- Born: 14 November 1898 Hamilton, Ontario
- Died: 5 June 1964 (aged 65) Ottawa, Ontario
- Education: McGill University (BArch 1923)
- Spouse: Elsie Strachan Johnston ​ ​(m. 1948)​

= Robert Schofield Morris =

Canadian architect

Robert Schofield Morris (14 November 1898 – 5 June 1964) was a Canadian architect and partner at the Toronto-based architectural firm Marani & Morris, one of the leading firms in the country from the 1930s-50s. Morris is one of only two Canadian architects in history to have received the prestigious RIBA Gold Medal from the Royal Institute of British Architects.

==Biography==
Morris was born in Hamilton, Ontario and studied at Ashbury College in Ottawa and the Royal Military College in Kingston, before joining the Canadian Army to fight during World War I. After the War, in 1919, he began studying at the School of Architecture at McGill University, graduating in 1923. Upon graduation, he moved to New York City and worked at Carrère and Hastings from 1924-1925 and then with Harrie T. Lindeberg until 1927, when he returned to Montreal to work as a draftsman for architect and McGill Architecture professor Harold Lea Fetherstonhaugh.

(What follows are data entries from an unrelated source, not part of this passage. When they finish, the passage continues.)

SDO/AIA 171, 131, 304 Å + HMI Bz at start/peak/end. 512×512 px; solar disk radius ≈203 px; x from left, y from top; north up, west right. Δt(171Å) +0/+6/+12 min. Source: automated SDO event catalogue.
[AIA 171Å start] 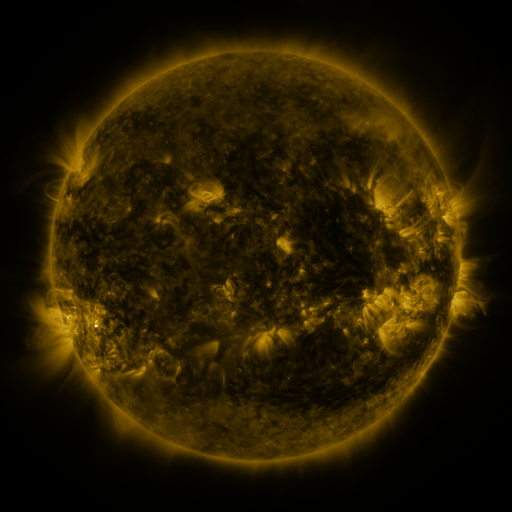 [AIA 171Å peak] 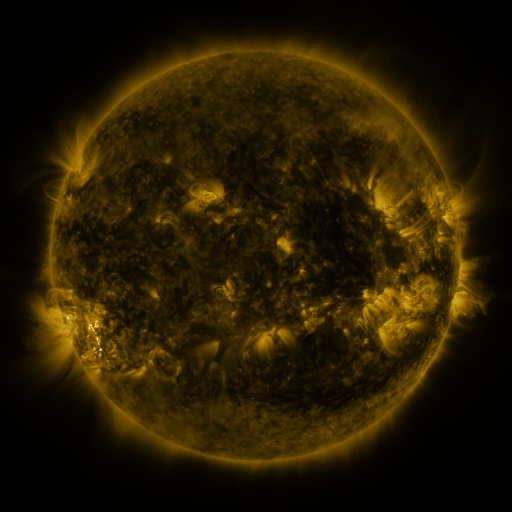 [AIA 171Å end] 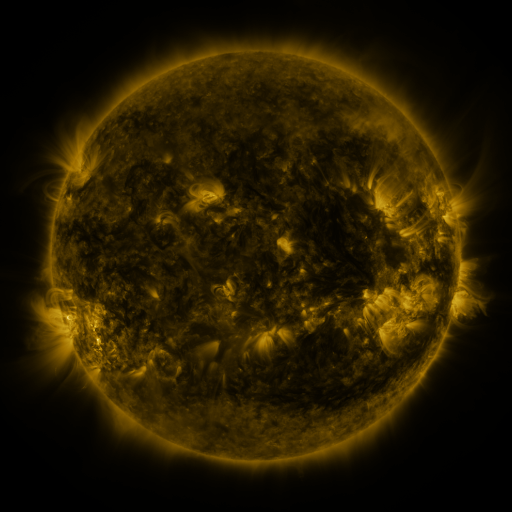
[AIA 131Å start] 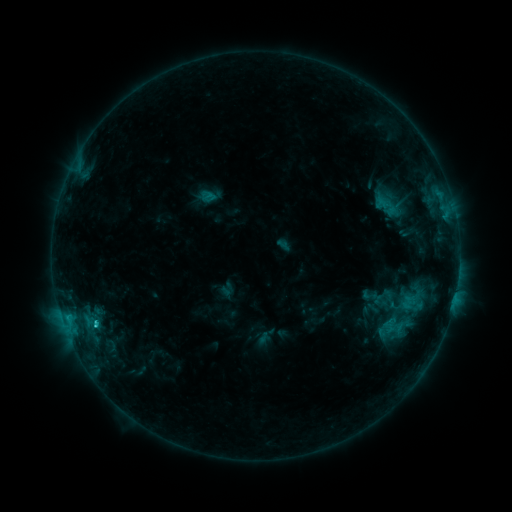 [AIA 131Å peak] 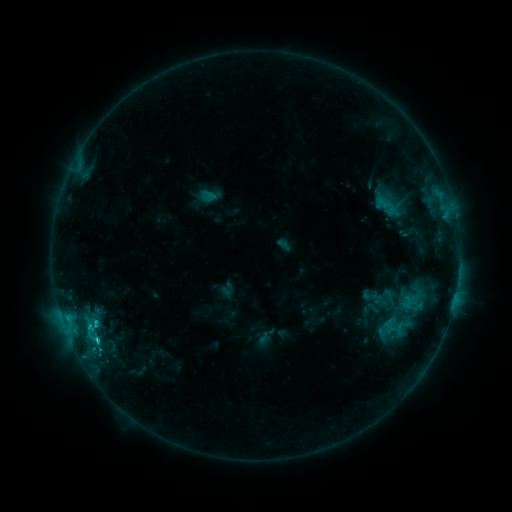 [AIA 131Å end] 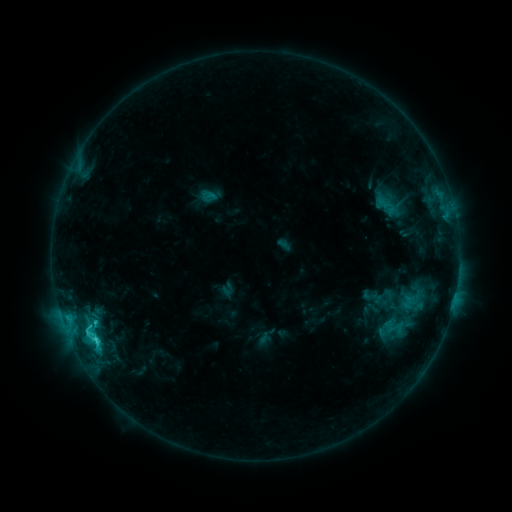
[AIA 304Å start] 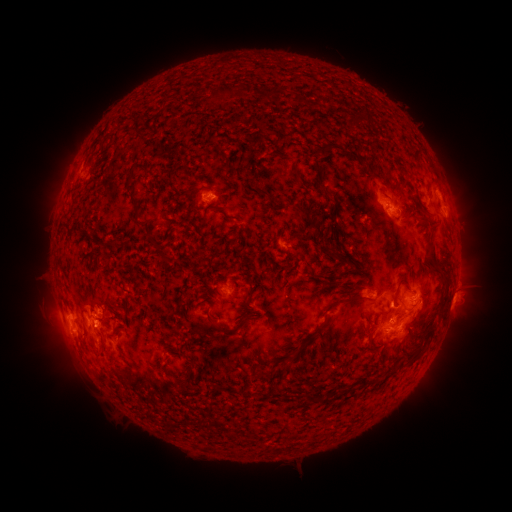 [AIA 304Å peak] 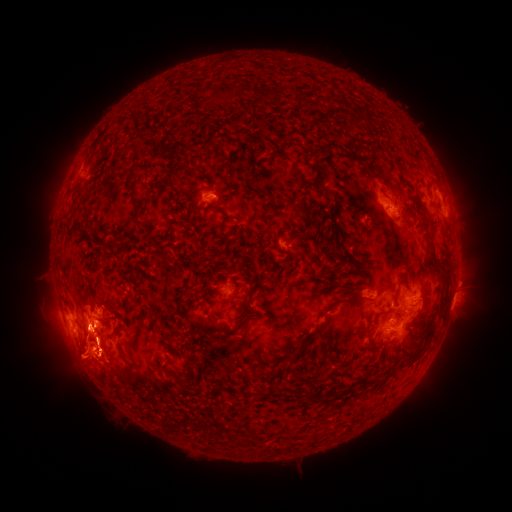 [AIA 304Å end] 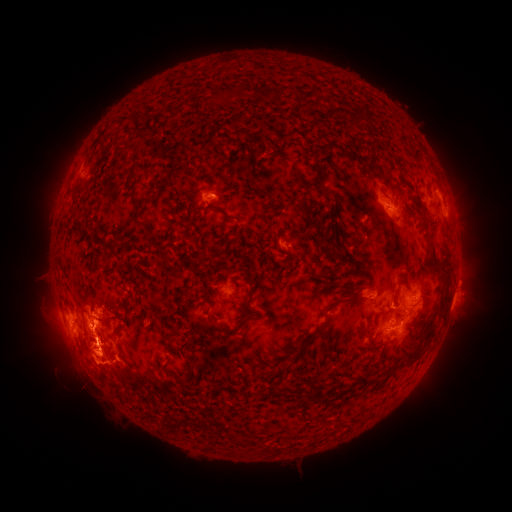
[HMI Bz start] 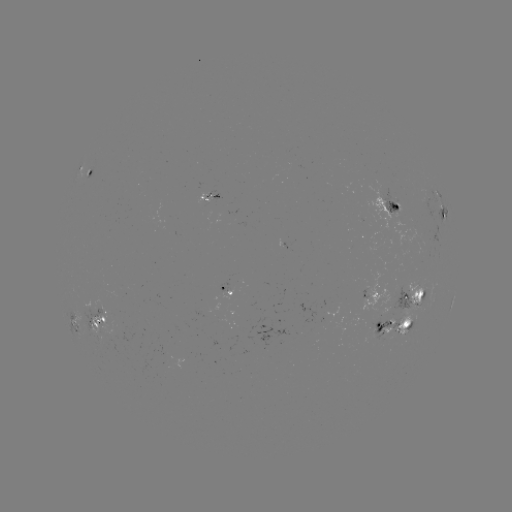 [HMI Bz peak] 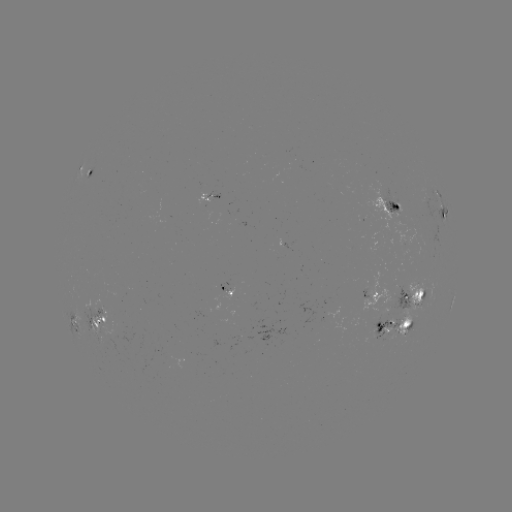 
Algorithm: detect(eruption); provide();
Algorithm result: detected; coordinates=[81, 360]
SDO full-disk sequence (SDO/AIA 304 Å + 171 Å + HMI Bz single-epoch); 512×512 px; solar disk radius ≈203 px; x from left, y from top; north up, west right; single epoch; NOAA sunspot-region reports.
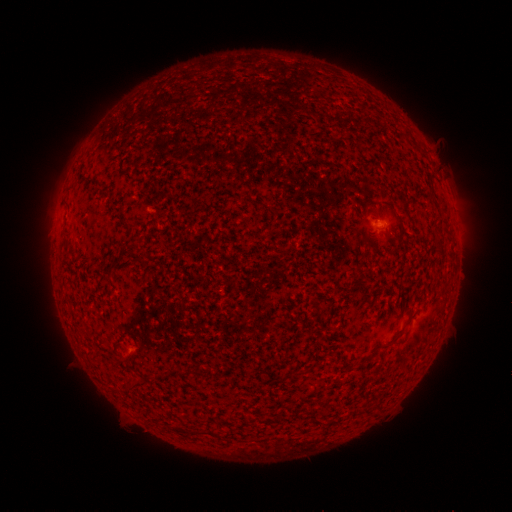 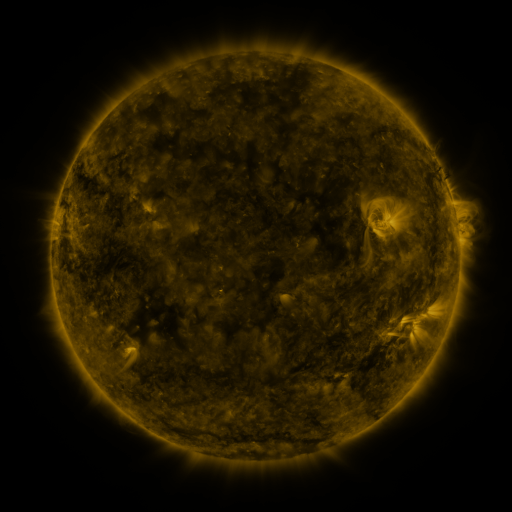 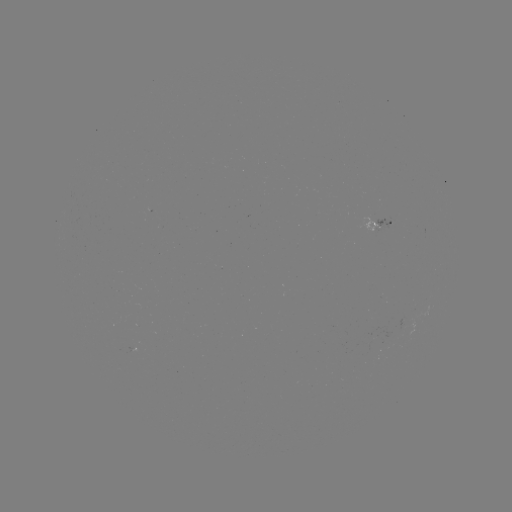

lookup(spotted active region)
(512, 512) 375,224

In 1929, Morris moved to Toronto to become a partner at Ferdinand H. Marani's new architectural firm, which was subsequently called Marani & Morris and eventually became one of the leading architectural firms in Canada. Morris became the president of the Ontario Association of Architects in 1942, and competed in the art competitions at the 1948 Summer Olympics, where he received an honorable mention. He served as president of the Royal Architectural Institute of Canada from 1952-1954, and during his tenure, he was nominated as a Fellow of the Royal Institute of British Architects by Howard Robertson, who also put Morris' name forward for the RIBA Gold Medal. In 1958, he became the second Canadian in history to win this award, which in the past had been awarded to architects such as Eugène Viollet-le-Duc (1864), Frank Lloyd Wright (1941), Le Corbusier (1953) and Walter Gropius (1956). Morris became a member of the Royal Canadian Academy in 1959.

Morris died unexpectedly in Ottawa, Ontario on June 5, 1964, at age 66 while looking over his firm's recent work on the Bank of Canada Building.